The Santa Barbara City Council on Tuesday approved the appointment of Paul Willis as Santa Barbara’s next poet laureate.

Willis, a professor at Westmont College, will be officially installed at the April 12 City Council meeting at City Hall. He will serve in the role of poet laureate until April 2013.

This is a fitting occasion to take place in April, which has been designated a National Poetry Month by the Academy of American Poets and celebrated as such since 1996. The entire month will be filled with myriad readings and events throughout the city, all celebrating poetry.

Santa Barbara established a position of poet laureate in 2005 in order to direct proper attention and honor to the spoken word by utilizing poetry to celebrate and elevate community events. Since the establishment of the position, the city has been fortunate to have three exceptional poet laureates emeritus — Barry Spacks, Perie Longo and David Starkey. All have served to engage the community in greater appreciation for the spoken word, and have enhanced our experience of community events and celebrations through their poetry.

“How lucky we are to have Paul Willis as our next poet laureate,” said Starkey, the city’s outgoing poet laureate. “A member of the poetry community for more than two decades, Paul writes with great skill and feeling about the natural world and its spiritual resonances.
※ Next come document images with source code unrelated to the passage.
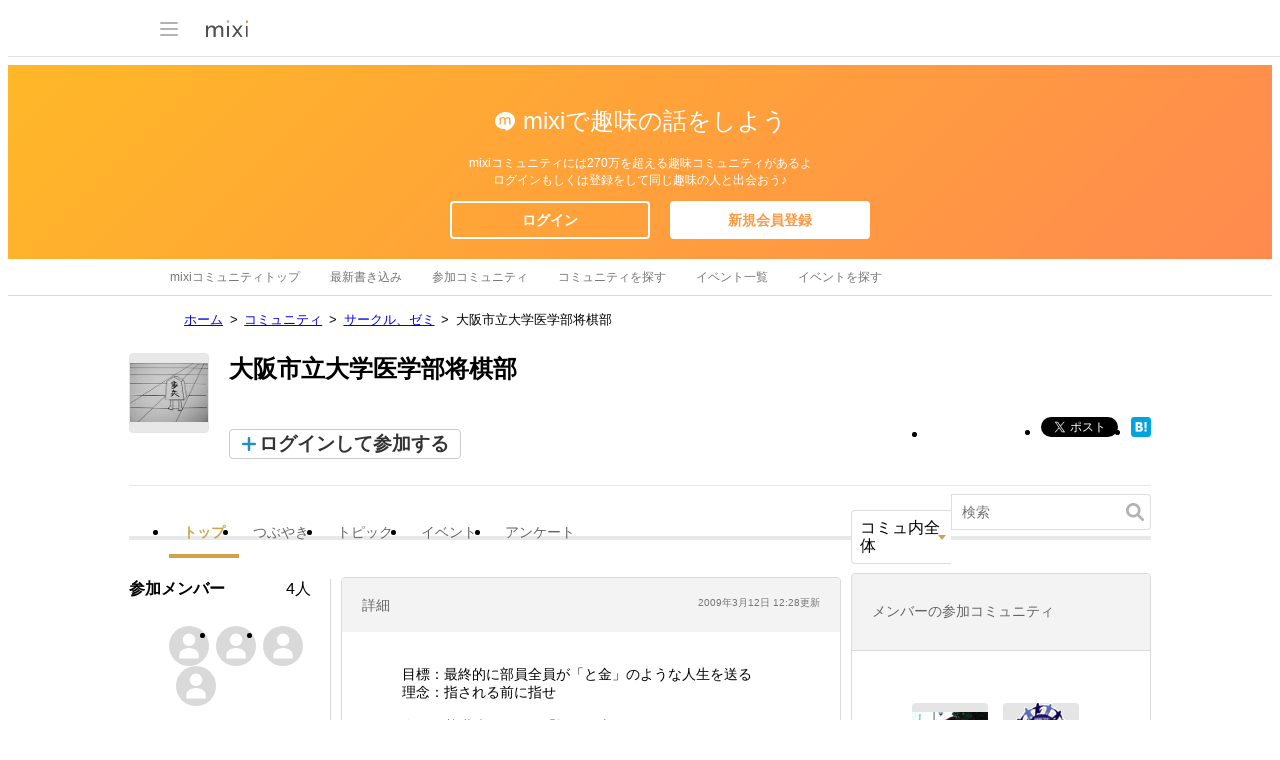

--- FILE ---
content_type: text/html; charset=utf-8
request_url: https://www.google.com/recaptcha/api2/aframe
body_size: 267
content:
<!DOCTYPE HTML><html><head><meta http-equiv="content-type" content="text/html; charset=UTF-8"></head><body><script nonce="KDkD449oSaqaWCHwSs-rkw">/** Anti-fraud and anti-abuse applications only. See google.com/recaptcha */ try{var clients={'sodar':'https://pagead2.googlesyndication.com/pagead/sodar?'};window.addEventListener("message",function(a){try{if(a.source===window.parent){var b=JSON.parse(a.data);var c=clients[b['id']];if(c){var d=document.createElement('img');d.src=c+b['params']+'&rc='+(localStorage.getItem("rc::a")?sessionStorage.getItem("rc::b"):"");window.document.body.appendChild(d);sessionStorage.setItem("rc::e",parseInt(sessionStorage.getItem("rc::e")||0)+1);localStorage.setItem("rc::h",'1768804875998');}}}catch(b){}});window.parent.postMessage("_grecaptcha_ready", "*");}catch(b){}</script></body></html>

--- FILE ---
content_type: application/javascript; charset=utf-8
request_url: https://fundingchoicesmessages.google.com/f/AGSKWxWY4qSnp4mqBxUmcYYTUPDG_JAp2OohxUw2IJnBuoaPXj1eyP4ck_ngSMgFdwDWPlrC56ZJ9XhOuuBsP8D-Nzax77TX2csiAHWAubuL4P_736t0kveyM0yWZFnaxvY5pDtzn78mSB5kDdKlongjBiSpvavSjwNOeJxJ4Y8n4VUQAHYUtqqfTUatrR08/_/Ads_Fix..lazyad-/ads_topbar_-PagePeelPro//floatingads.
body_size: -1288
content:
window['8058606f-21a2-4f17-8b7f-f53e8a69c16c'] = true;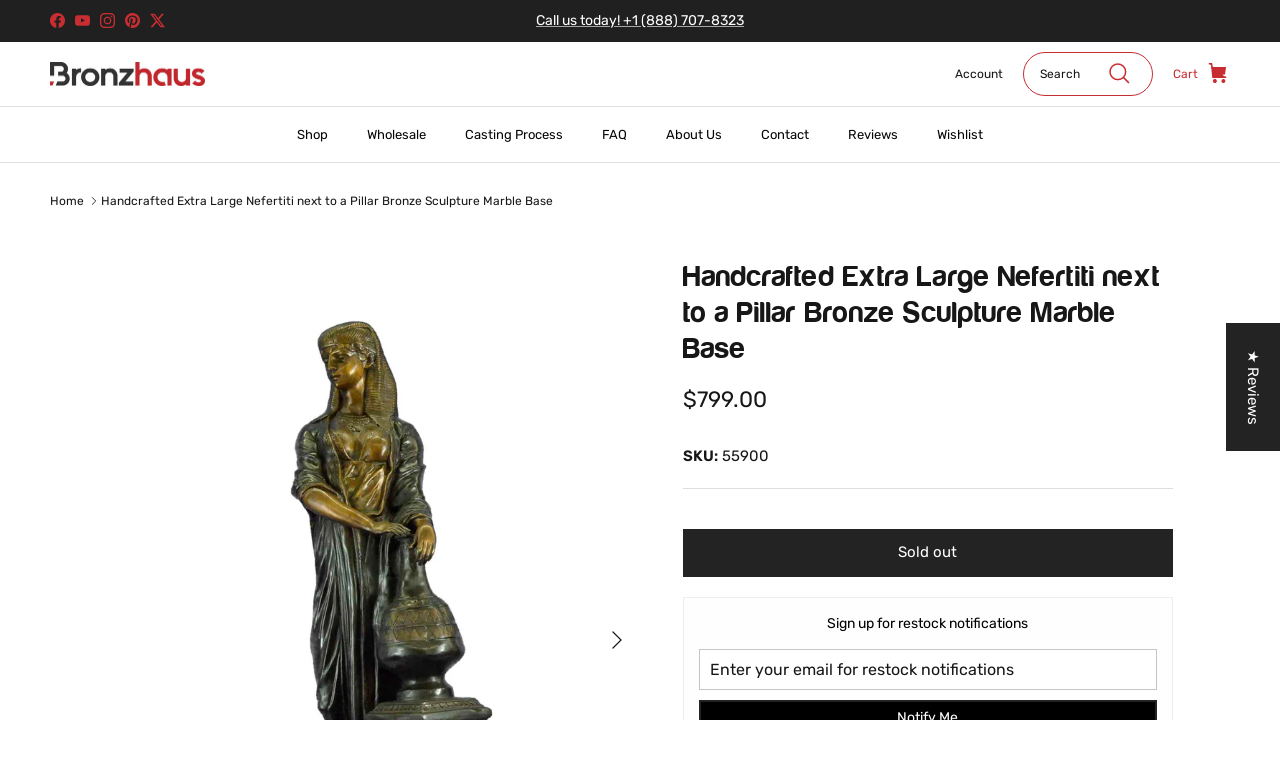

--- FILE ---
content_type: text/css
request_url: https://s3-us-west-2.amazonaws.com/da-restock/da-restock-bronzhaus.myshopify.com.css
body_size: 646
content:
div#dd-restock-notification-container .da-restock-notification form{background-color: #ffffff} 
  div#dd-restock-notification-container .da-restock-notification p{color: #999999} 
 div#dd-restock-notification-container .da-restock-notification form button{background-color: #bb3c3c; color: #ffffff} 
 div#dd-restock-notification-container #dd-restock-notification-msg{background-color: #ffaaaa; color: #aa3939; border:0}
 .da-restock-image form{background-color: #000000;} 
  .da-restock-image p{color: #ffffff;} 
  .da-restock-image form button{background-color: #cccccc; color: #333333;} 
  img.da-restock-collection-img { opacity: .7}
Yet for all his seriousness of purpose, he has playful sense of humor and a quick wit, which will serve him well in his new position.”

Willis has inspired many as a professor of English at Westmont College, where he has taught since 1988. More than 400 of his poems have been published in more than 100 literary journals. Visiting Home, Willis’ book of poetry, was published in spring of 2008. With Starkey, he is editor of the anthology In a Fine Frenzy: Poets Respond to Shakespeare.

“I am grateful to be given the chance to serve our community in this role,” Willis said. “Poetry unites the private and the public in ways that are both eerie and telling. It drifts somewhere between symphony and advice column, the wordless and the wordful — and some days, that is exactly what we need.”

— Ginny Brush is executive director of the Santa Barbara County Arts Commission.